▶ [Exercise]: Leave out all pictures. Extract exactly the lines from the one containing "Out of the wooden" through the end of the data.

▶ [Rows]:
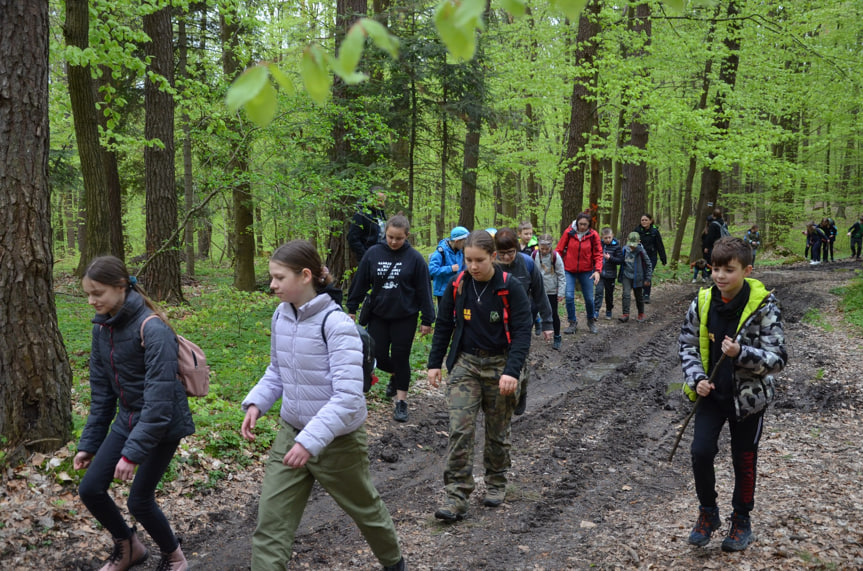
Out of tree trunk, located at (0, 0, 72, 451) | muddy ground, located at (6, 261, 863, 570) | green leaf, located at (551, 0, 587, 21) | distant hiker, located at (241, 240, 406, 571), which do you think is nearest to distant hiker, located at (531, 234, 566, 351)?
muddy ground, located at (6, 261, 863, 570)

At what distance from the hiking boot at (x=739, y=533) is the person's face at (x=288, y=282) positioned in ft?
10.7

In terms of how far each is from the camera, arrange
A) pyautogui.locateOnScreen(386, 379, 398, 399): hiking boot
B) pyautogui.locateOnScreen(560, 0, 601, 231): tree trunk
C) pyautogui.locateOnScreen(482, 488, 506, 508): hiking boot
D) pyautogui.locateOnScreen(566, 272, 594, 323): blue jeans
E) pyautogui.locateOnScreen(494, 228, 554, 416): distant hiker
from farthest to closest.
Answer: pyautogui.locateOnScreen(560, 0, 601, 231): tree trunk → pyautogui.locateOnScreen(566, 272, 594, 323): blue jeans → pyautogui.locateOnScreen(386, 379, 398, 399): hiking boot → pyautogui.locateOnScreen(494, 228, 554, 416): distant hiker → pyautogui.locateOnScreen(482, 488, 506, 508): hiking boot

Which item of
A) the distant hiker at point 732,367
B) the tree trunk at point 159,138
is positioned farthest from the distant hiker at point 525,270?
the tree trunk at point 159,138

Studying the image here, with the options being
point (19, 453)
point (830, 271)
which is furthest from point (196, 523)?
point (830, 271)

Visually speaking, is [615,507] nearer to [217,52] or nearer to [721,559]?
[721,559]

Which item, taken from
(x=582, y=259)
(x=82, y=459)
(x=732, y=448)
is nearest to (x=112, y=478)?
(x=82, y=459)

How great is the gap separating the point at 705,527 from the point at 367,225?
279 inches

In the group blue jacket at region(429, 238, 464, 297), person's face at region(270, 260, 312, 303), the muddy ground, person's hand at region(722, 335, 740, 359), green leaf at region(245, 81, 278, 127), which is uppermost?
green leaf at region(245, 81, 278, 127)

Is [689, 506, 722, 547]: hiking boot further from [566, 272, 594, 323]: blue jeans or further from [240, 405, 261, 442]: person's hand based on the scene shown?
[566, 272, 594, 323]: blue jeans

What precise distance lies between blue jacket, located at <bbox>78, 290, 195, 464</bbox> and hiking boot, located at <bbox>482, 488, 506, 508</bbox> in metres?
2.56

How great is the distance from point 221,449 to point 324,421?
11.3 ft

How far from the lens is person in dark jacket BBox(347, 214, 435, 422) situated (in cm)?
711

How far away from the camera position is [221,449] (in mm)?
6012

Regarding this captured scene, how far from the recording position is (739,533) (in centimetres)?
408
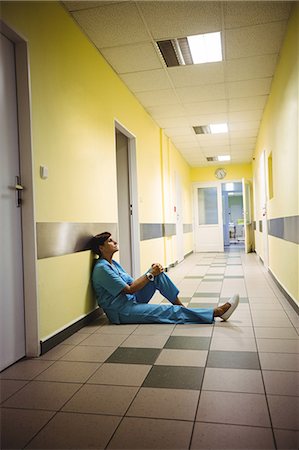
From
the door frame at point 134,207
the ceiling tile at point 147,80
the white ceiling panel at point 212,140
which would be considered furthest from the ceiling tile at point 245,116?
the door frame at point 134,207

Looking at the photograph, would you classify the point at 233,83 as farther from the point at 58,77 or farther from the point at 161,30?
the point at 58,77

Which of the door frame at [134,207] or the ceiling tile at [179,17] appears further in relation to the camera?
the door frame at [134,207]

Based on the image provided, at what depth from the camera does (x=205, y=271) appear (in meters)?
6.80

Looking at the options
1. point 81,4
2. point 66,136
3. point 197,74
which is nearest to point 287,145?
point 197,74

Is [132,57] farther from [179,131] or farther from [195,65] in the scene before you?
[179,131]

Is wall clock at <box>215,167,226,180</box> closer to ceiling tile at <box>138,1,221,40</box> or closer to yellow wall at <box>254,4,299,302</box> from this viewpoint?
yellow wall at <box>254,4,299,302</box>

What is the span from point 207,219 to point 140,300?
8867 mm

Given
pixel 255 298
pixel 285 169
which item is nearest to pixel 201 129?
pixel 285 169

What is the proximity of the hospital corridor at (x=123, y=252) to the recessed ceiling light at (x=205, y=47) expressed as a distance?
0.02m

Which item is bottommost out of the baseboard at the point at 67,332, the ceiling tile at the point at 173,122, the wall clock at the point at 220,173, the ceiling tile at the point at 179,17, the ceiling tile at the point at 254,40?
the baseboard at the point at 67,332

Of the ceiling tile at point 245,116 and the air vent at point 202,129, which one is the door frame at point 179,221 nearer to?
the air vent at point 202,129

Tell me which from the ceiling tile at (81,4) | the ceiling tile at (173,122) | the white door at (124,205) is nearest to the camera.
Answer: the ceiling tile at (81,4)

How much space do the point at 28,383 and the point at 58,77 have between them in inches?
92.7

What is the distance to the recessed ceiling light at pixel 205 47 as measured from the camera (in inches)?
146
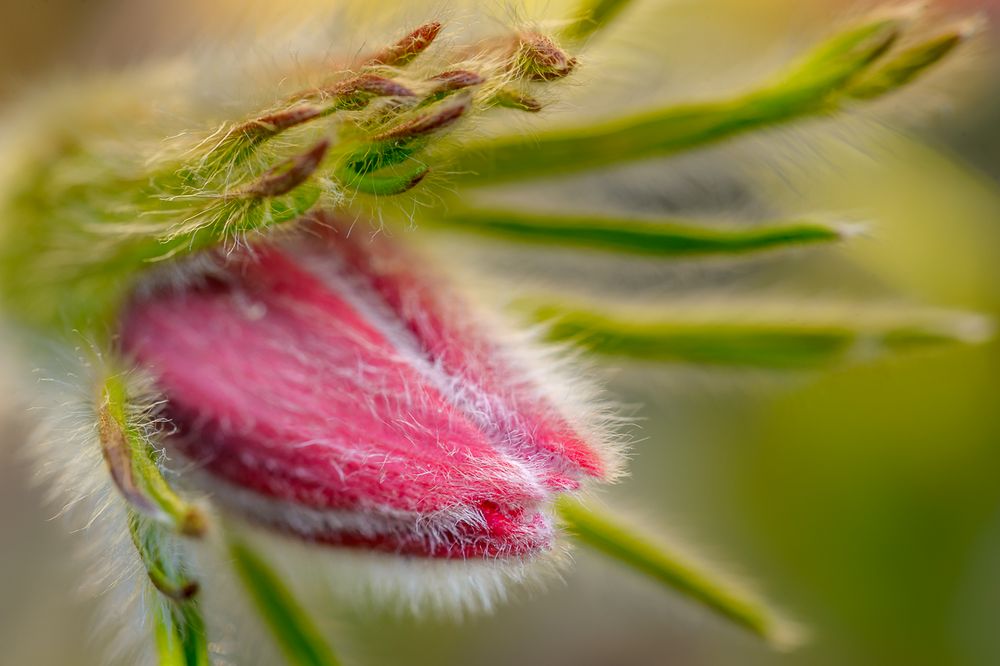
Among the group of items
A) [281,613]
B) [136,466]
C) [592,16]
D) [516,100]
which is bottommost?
[281,613]

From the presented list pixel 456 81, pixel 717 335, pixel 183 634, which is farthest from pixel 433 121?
pixel 717 335

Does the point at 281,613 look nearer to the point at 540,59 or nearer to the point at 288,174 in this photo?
the point at 288,174

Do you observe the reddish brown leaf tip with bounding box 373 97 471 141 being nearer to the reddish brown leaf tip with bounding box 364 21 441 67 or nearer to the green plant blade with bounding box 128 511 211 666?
the reddish brown leaf tip with bounding box 364 21 441 67

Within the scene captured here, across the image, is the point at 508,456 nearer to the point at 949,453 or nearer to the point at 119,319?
the point at 119,319

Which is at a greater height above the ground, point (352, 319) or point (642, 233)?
point (642, 233)

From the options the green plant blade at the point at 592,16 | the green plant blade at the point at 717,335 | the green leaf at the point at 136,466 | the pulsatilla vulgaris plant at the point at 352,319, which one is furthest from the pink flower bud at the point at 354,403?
the green plant blade at the point at 592,16

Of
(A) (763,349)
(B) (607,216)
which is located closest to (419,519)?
(B) (607,216)
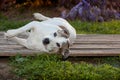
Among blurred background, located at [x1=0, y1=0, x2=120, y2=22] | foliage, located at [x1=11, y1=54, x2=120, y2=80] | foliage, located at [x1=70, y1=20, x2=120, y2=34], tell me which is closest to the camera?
foliage, located at [x1=11, y1=54, x2=120, y2=80]

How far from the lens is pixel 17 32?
19.2 ft

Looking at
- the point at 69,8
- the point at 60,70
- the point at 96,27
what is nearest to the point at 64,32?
the point at 60,70

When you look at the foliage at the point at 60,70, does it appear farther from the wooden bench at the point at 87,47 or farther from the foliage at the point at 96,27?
the foliage at the point at 96,27

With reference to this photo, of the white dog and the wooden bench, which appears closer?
the white dog

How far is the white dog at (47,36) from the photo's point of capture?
5605 millimetres

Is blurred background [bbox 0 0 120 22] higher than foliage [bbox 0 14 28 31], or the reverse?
blurred background [bbox 0 0 120 22]

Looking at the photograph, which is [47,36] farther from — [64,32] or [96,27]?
[96,27]

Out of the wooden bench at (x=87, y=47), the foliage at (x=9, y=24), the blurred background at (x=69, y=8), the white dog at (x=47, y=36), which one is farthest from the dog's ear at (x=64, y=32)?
the blurred background at (x=69, y=8)

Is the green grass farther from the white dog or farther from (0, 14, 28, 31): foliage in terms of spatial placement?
(0, 14, 28, 31): foliage

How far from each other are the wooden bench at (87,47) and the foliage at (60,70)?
0.66 feet

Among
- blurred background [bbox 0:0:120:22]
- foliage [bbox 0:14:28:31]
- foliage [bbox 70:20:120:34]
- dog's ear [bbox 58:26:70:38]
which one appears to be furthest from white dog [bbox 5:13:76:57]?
blurred background [bbox 0:0:120:22]

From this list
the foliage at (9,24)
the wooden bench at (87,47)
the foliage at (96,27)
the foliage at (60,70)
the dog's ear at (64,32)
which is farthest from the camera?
the foliage at (9,24)

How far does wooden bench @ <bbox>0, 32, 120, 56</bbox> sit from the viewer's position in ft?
19.3

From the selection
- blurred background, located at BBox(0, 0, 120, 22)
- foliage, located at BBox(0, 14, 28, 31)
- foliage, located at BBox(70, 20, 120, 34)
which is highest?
blurred background, located at BBox(0, 0, 120, 22)
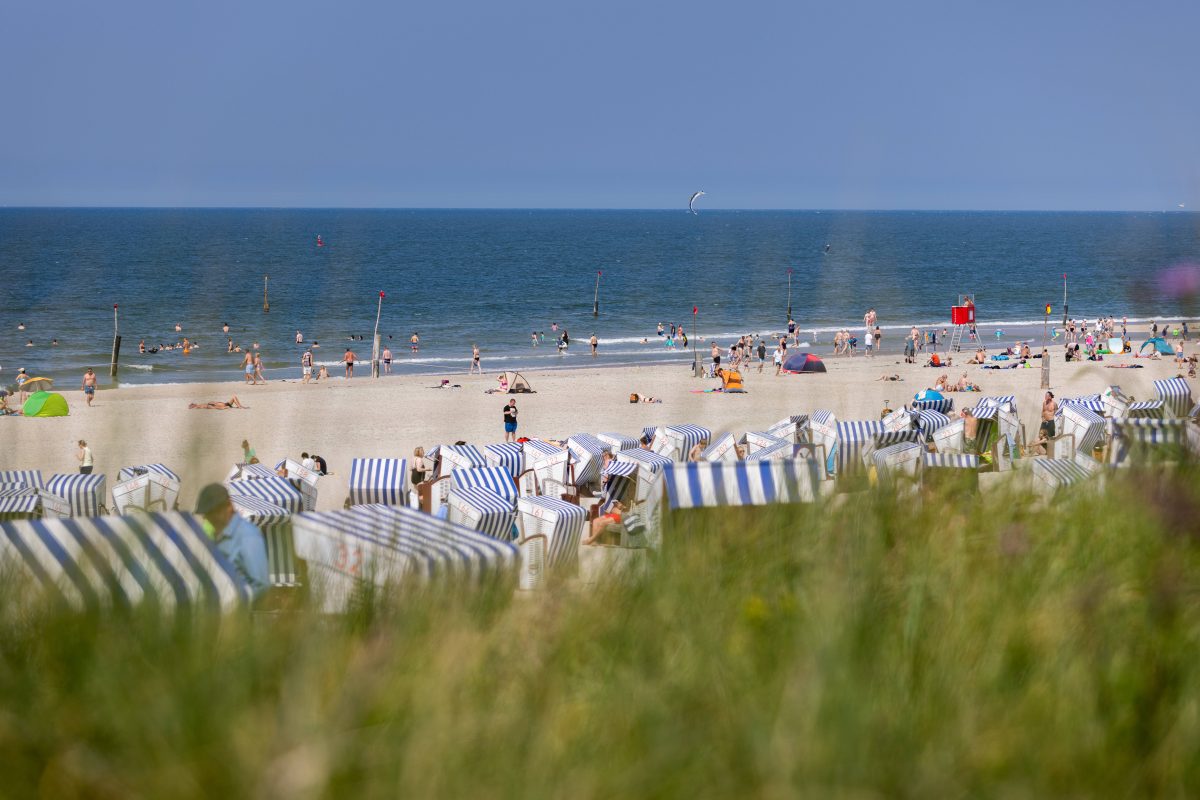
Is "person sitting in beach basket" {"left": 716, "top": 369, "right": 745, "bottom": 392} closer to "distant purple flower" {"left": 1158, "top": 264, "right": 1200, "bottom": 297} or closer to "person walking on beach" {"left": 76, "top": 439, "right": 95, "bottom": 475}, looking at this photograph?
"person walking on beach" {"left": 76, "top": 439, "right": 95, "bottom": 475}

▶ [Completed exercise]:
Out of the wooden bench at (x=87, y=47), the foliage at (x=9, y=24), the blurred background at (x=69, y=8), the white dog at (x=47, y=36), which one is farthest from the dog's ear at (x=64, y=32)?
the blurred background at (x=69, y=8)

Is the green grass farther from the white dog or farther from (0, 14, 28, 31): foliage in terms of spatial placement?
(0, 14, 28, 31): foliage

How far from each other are the wooden bench at (87,47) and the foliage at (60,70)?
0.66 feet

Among
- blurred background [bbox 0:0:120:22]
- foliage [bbox 0:14:28:31]
- foliage [bbox 70:20:120:34]
- dog's ear [bbox 58:26:70:38]
which one appears to be furthest from white dog [bbox 5:13:76:57]?
blurred background [bbox 0:0:120:22]

From this list
the foliage at (9,24)
the wooden bench at (87,47)
the foliage at (96,27)
the foliage at (60,70)
the dog's ear at (64,32)
which is farthest from the camera?
the foliage at (9,24)

How far does wooden bench @ <bbox>0, 32, 120, 56</bbox> sit from the viewer's position in ft?
19.3

From the selection
- blurred background, located at BBox(0, 0, 120, 22)
- foliage, located at BBox(0, 14, 28, 31)
- foliage, located at BBox(70, 20, 120, 34)
which is highest?
blurred background, located at BBox(0, 0, 120, 22)
Is "person sitting in beach basket" {"left": 716, "top": 369, "right": 745, "bottom": 392} closer to "distant purple flower" {"left": 1158, "top": 264, "right": 1200, "bottom": 297} or closer to "person walking on beach" {"left": 76, "top": 439, "right": 95, "bottom": 475}, looking at this photograph?
"person walking on beach" {"left": 76, "top": 439, "right": 95, "bottom": 475}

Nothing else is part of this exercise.